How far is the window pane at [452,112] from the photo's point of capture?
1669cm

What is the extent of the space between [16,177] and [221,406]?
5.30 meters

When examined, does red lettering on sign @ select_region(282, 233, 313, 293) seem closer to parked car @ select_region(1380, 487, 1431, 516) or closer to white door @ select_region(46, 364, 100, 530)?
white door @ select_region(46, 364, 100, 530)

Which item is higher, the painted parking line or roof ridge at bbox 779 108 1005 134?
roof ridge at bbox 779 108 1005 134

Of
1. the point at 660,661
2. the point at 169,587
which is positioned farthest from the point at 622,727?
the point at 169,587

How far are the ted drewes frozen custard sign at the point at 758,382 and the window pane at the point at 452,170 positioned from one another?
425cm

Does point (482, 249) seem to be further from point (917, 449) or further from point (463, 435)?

· · · · · · ·

▸ WORK TO COMPLETE
Arrange every line of the data above as a numbered list, leaving out the blank lines.

▸ SOLUTION TO THIS TASK
1. How far is the window pane at [452,112] from the photo's point of capture?
2. 1669cm
3. What is the extent of the space between [16,177] and [221,406]?
4. 5.30 meters
5. When examined, does red lettering on sign @ select_region(282, 233, 313, 293) seem closer to parked car @ select_region(1380, 487, 1431, 516) or closer to white door @ select_region(46, 364, 100, 530)?
6. white door @ select_region(46, 364, 100, 530)
7. Which item is higher, the painted parking line or roof ridge at bbox 779 108 1005 134?
8. roof ridge at bbox 779 108 1005 134
9. Of
10. 1. the point at 660,661
11. 2. the point at 169,587
12. which is positioned farthest from the point at 622,727?
13. the point at 169,587
14. How far are the ted drewes frozen custard sign at the point at 758,382 and the window pane at the point at 452,170 positioned from one another?
15. 425cm
16. Does point (482, 249) seem to be further from point (917, 449) or further from point (463, 435)?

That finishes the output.